TEXTE FOURNI:

----------------------------------------

La bataille pour les données humanitaires est lancée

La conférence de la Croix-Rouge et du Croissant-Rouge s’ouvre ce lundi à Genève. La protection des données récoltées dans des pays en guerre risque d’être l’enjeu le plus âprement débattu.

Essayez d’imaginer un bombardement. Dans la confusion, vous voilà séparé de vos proches. Vous lancez un appel sur les réseaux sociaux pour les retrouver. Votre bouteille à la mer est noyée dans un torrent de messages haineux. Après des heures d’angoisse, un mystérieux interlocuteur assure que vos proches sont en sécurité. Il vous invite à venir les chercher. Mais comment être sûr que ce n’est pas un piège?

Ce scénario est présenté dans une exposition sur la place des Nations, à Genève. Cette installation temporaire a été montée par le Comité international de la Croix-Rouge (CICR) à l’occasion de la conférence de la Croix-Rouge et du Croissant-Rouge qui s’ouvre ce lundi 9 décembre. Cet événement a lieu tous les quatre ans et réunit tous les pays signataires des Conventions de Genève ainsi que les branches nationales du mouvement fondé par Henry Dunant il y a plus de 150 ans.

Avec l’impact humanitaire du réchauffement climatique ou les effets psychologiques des conflits, la protection des données récoltées dans des pays en guerre sera l’une des questions les plus âprement débattues. En effet, les humanitaires sont eux aussi touchés de plein fouet par la numérisation du monde. A la différence qu’ils récoltent des données ultrasensibles. Une question de vie ou de mort si elles tombent dans de mauvaises mains.

----------------------------------------

BLOC DE DONNÉES:
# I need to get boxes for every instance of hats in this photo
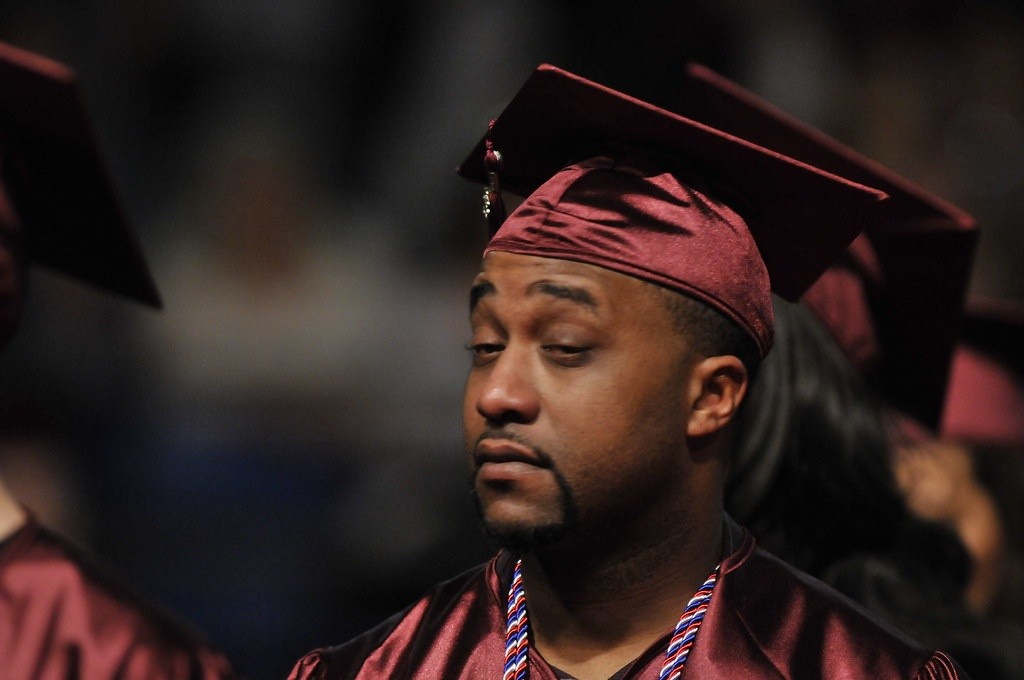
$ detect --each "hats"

----------------------------------------

CONSIGNES DE TRAVAIL:
[A] D'après le texte sur les données humanitaires, à quel rythme se tient la conférence de la Croix-Rouge et du Croissant-Rouge ?
[B] Réduisez en liste à puces le paragraphe du texte sur les données humanitaires qui commence par « Ce scénario est présenté », en gardant ses faits principaux.
[C] Rédigez la suite du texte sur les données humanitaires en reprenant après sa dernière phrase.
Les données n'ont aucun lien avec le texte.

RÉPONSES DANS L'ORDRE:
[A] Tous les quatre ans.

[B]
- Le scénario est présenté dans une exposition temporaire sur la place des Nations, à Genève.
- Le Comité international de la Croix-Rouge (CICR) l'a montée pour la conférence de la Croix-Rouge et du Croissant-Rouge, qui s'ouvre le lundi 9 décembre.
- La conférence a lieu tous les quatre ans.
- Elle réunit tous les pays signataires des Conventions de Genève et les branches nationales du mouvement fondé par Henry Dunant il y a plus de 150 ans.

[C]
La confiance, un ingrédient indispensable

 

Florence Anselmo le sait mieux que quiconque. Elle est la cheffe de l’Agence centrale de recherches. Ce service, fourni par le CICR depuis la guerre franco-prussienne de 1870, est souvent le seul fil permettant aux proches d’espérer retrouver un disparu durant un conflit. Les fiches de prisonniers de guerre, si nombreuses qu’il avait fallu réquisitionner le Musée Rath au centre de Genève pendant la Première Guerre mondiale, sont aujourd’hui remplacées par des données numériques.

Mais il est un ingrédient qui n’a pas changé au fil des siècles: «Les personnes doivent pouvoir continuer à nous solliciter en toute confiance. Il faut leur garantir que leurs données sont sécurisées et ne servent pas à des représailles», plaide Florence Anselmo, qui rappelle que la disparition d’un proche est la seule blessure de guerre qui empire avec le temps. Le CICR recherche toujours 100 000 disparus. Un chiffre qui n’a jamais été aussi élevé depuis quinze ans, à cause notamment de la guerre en Syrie, en Birmanie et au Nigeria. Trois pays où les demandes de recherche ont le plus augmenté.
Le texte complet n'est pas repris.